Le rugby proche du K.-O.

  • A
  • A
Le rugby proche du K.-O.
@ Reuters
Partagez sur :

RUGBY - Un neurologue souligne les dangers de la multiplication des chocs à la tête.

Samedi, le XV de France va affronter les îles Fidji. Tests d'automne, Coupe d'Europe, Top 14,... Les meilleurs joueurs de notre championnat sont soumis à une cadence infernale de matches et... de coups. Depuis le milieu des années 1990 et l'explosion de Jonah Lomu, le physique des joueurs a évolué et les costauds ne se retrouvent plus seulement en première ligne. Sur le bord de touche comme sur les regroupements, les chocs font de plus en plus en mal, et notamment à la tête.

Plusieurs joueurs de premier plan, dont le Français Raphaël Ibanez et le Néo-Zélandais Leon McDonald, ont dû mettre prématurément un terme à leur carrière en raison de commotions cérébrales à répétition.
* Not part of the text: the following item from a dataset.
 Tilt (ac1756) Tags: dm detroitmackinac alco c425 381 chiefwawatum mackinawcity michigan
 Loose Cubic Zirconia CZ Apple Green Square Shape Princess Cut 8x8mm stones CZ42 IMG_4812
Aujourd'hui, le neurologue Jean-François Chermann attire l'attention sur ce phénomène dans un livre : K.-O., le dossier qui dérange*, un témoignage à charge contre les le manque de prévention des chocs. "Il y a vraiment une pression de plus en plus importante de la part du joueur, de l'entraîneur et du staff sur le médecin pour que le joueur reprenne, et les risques à long terme sont exactement les mêmes que ceux qu'on peut voir dans le football américain : troubles de l'équilibre, syndrôme parkinsonien, troubles de la mémoire."
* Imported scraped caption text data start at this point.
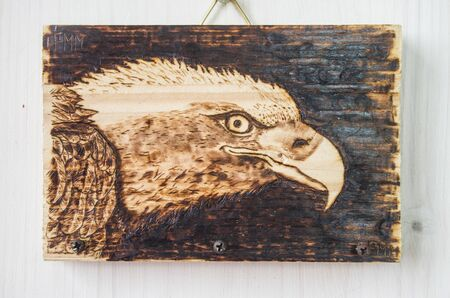 the ancient art of pyrography, wood and fire, the white-headed eagle's eye, hang keys and objects Archivio Fotografico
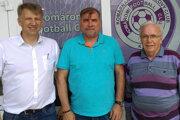 Zľava viceprezident klubu Vojtech Szüllő, nový tréner KFC Mikuláš Radványi a prezident klubu Juraj Baráth.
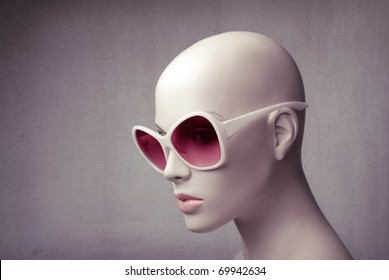 Closeup of a mannequin wearing fashion sunglasses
"Je ne veux pas qu'on dise qu'on ne savait pas"

Même s'ils sont conscients de subir des chocs parfois violents, les principaux intéressés ne perçoivent pas forcément la gravité de ces "blessures invisibles". "J’ai fait des K.-O. à répétition, mais on ne se pose pas ce genre de questions", explique Imanol Harinordoquy, qui sera capitaine des Bleus face aux Fidji, samedi. Pour les médecins des clubs et le syndicat des joueurs, les règles de protection sont assurées.
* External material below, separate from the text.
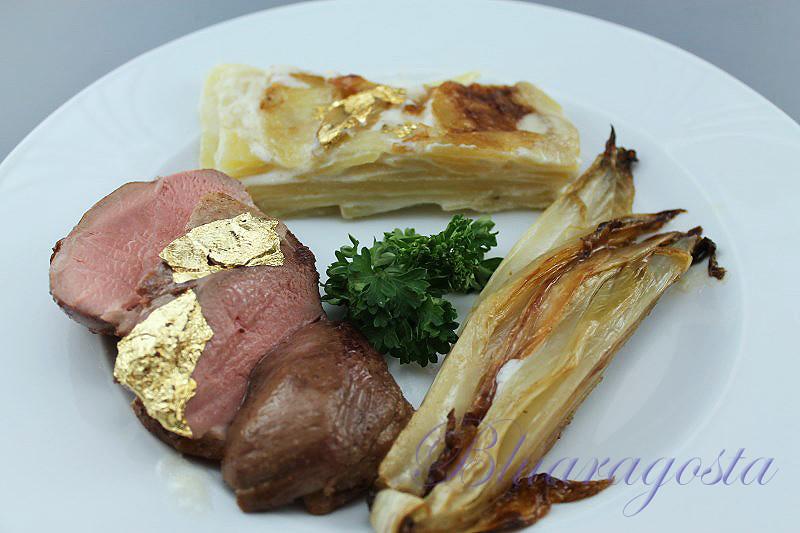 02-petto d'anatra con dauphinoise di patate e indivia brasata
Le Dr Chermann, lui-même rugbyman amateur, craint pourtant que le rugby n'atteigne bientôt les dérives du football américain, où les "concussions", les commotions cérébrales, sont très fréquentes, en particulier pour les quarterbacks, objets de plaquages au casque parfois violents. Pour les protéger, la NFL a décidé de durcir les sanctions, à la fois sur le terrain et en dehors. L'IRB pourrait-il aller dans le même sens ? Pour le Dr Chermann, il y a urgence. "Je tire une sonnette d'alarme parce que je ne veux pas qu'on dise, comme dans le football américain, qu'on ne savait pas et qu'on l'a dit vingt ans trop tard."

*K.-O., le dossier qui dérange, de Jean-François Chermann, Stock, 18,50 euros.